Quote all of the material below verbatim, line by line from the first to the last.
========
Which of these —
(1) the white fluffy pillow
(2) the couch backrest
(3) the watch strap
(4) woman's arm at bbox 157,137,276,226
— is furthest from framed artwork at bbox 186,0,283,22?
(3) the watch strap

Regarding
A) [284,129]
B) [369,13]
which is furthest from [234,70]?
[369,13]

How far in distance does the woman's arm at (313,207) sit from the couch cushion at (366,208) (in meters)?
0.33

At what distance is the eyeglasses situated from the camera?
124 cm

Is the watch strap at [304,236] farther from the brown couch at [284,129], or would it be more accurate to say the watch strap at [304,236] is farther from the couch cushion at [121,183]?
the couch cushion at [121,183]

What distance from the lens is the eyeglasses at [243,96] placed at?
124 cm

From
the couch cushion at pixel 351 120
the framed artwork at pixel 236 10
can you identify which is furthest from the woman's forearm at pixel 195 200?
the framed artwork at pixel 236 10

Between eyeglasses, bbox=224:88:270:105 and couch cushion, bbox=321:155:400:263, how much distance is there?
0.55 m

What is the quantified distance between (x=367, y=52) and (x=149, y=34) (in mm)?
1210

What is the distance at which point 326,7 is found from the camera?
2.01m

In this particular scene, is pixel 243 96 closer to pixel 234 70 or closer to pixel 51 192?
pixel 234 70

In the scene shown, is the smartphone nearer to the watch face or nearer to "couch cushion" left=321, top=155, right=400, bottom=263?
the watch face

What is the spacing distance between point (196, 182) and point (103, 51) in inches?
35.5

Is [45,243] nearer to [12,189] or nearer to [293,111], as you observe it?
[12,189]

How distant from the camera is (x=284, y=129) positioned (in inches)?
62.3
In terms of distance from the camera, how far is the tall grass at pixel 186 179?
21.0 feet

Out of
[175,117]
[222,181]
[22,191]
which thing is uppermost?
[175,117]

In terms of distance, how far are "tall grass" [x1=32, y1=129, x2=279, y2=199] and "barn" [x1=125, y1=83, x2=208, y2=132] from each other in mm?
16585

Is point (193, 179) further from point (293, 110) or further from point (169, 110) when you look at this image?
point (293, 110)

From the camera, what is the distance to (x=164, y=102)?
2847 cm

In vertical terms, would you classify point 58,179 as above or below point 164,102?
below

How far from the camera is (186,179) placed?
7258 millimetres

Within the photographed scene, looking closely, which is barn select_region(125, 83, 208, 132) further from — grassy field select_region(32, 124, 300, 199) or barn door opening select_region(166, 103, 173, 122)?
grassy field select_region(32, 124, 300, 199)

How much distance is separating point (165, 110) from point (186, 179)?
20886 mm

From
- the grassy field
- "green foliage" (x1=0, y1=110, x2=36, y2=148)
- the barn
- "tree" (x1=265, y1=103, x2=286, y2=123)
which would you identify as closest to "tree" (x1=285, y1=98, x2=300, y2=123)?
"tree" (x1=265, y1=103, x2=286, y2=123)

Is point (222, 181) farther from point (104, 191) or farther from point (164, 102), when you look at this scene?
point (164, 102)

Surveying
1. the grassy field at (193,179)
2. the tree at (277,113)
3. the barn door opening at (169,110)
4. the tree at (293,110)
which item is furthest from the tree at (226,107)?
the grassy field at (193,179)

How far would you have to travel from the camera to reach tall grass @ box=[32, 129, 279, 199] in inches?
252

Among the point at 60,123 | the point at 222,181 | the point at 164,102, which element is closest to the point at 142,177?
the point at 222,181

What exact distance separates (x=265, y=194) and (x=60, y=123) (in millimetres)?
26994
========
• _Task answer_
Which of these —
(1) the white fluffy pillow
(2) the couch backrest
(3) the watch strap
(4) woman's arm at bbox 157,137,276,226
— is furthest from framed artwork at bbox 186,0,283,22?
(3) the watch strap

Regarding
A) [284,129]
B) [369,13]
which is furthest from [234,70]?
[369,13]

How far in distance does the woman's arm at (313,207) sit from the couch cushion at (366,208) (in meters)?
0.33

At what distance is the eyeglasses situated from the camera?
124 cm

Is the watch strap at [304,236] farther from the brown couch at [284,129], or would it be more accurate to say the watch strap at [304,236] is farther from the couch cushion at [121,183]?
the couch cushion at [121,183]

What distance from the lens is the eyeglasses at [243,96] placed at?
124 cm

From
the couch cushion at pixel 351 120
the framed artwork at pixel 236 10
can you identify which is furthest from the woman's forearm at pixel 195 200?
the framed artwork at pixel 236 10

Between eyeglasses, bbox=224:88:270:105 and couch cushion, bbox=321:155:400:263, how much distance is there?
0.55 m

What is the quantified distance between (x=367, y=52) and (x=149, y=34) (in mm)?
1210

What is the distance at which point 326,7 is found from the camera?
2.01m

In this particular scene, is pixel 243 96 closer to pixel 234 70 or closer to pixel 51 192?
pixel 234 70

In the scene shown, is the smartphone nearer to the watch face or nearer to "couch cushion" left=321, top=155, right=400, bottom=263?
the watch face

What is the spacing distance between point (196, 182) and point (103, 51) in inches?
35.5

Is [45,243] nearer to [12,189] or nearer to [293,111], as you observe it?
[12,189]

How distant from the camera is (x=284, y=129) positioned (in inches)?
62.3
In terms of distance from the camera, how far is the tall grass at pixel 186 179?
21.0 feet

Out of
[175,117]
[222,181]
[22,191]
which thing is uppermost?
[175,117]

In terms of distance, how far are "tall grass" [x1=32, y1=129, x2=279, y2=199] and "barn" [x1=125, y1=83, x2=208, y2=132] from each other in mm?
16585

Is point (193, 179) further from point (293, 110) or further from point (169, 110) when you look at this image?
point (293, 110)

From the camera, what is the distance to (x=164, y=102)?
2847 cm

In vertical terms, would you classify point 58,179 as above or below point 164,102?
below

How far from the camera is (186,179) placed?
7258 millimetres

Within the photographed scene, looking closely, which is barn select_region(125, 83, 208, 132) further from — grassy field select_region(32, 124, 300, 199) or barn door opening select_region(166, 103, 173, 122)?
grassy field select_region(32, 124, 300, 199)

How much distance is separating point (165, 110) from point (186, 179)?
20886 mm

From
- the grassy field
- "green foliage" (x1=0, y1=110, x2=36, y2=148)
- the barn
- "tree" (x1=265, y1=103, x2=286, y2=123)
which would you identify as closest to "tree" (x1=285, y1=98, x2=300, y2=123)?
"tree" (x1=265, y1=103, x2=286, y2=123)

Is point (222, 181) farther from point (104, 191) or farther from point (164, 102), when you look at this scene?
point (164, 102)

Surveying
1. the grassy field at (193,179)
2. the tree at (277,113)
3. the barn door opening at (169,110)
4. the tree at (293,110)
which item is furthest from the tree at (226,107)?
the grassy field at (193,179)

How far would you have to travel from the camera to reach tall grass @ box=[32, 129, 279, 199] in inches?
252

Among the point at 60,123 | the point at 222,181 | the point at 164,102, which element is closest to the point at 142,177?
the point at 222,181

What exact distance separates (x=265, y=194) and (x=60, y=123) (in millimetres)?
26994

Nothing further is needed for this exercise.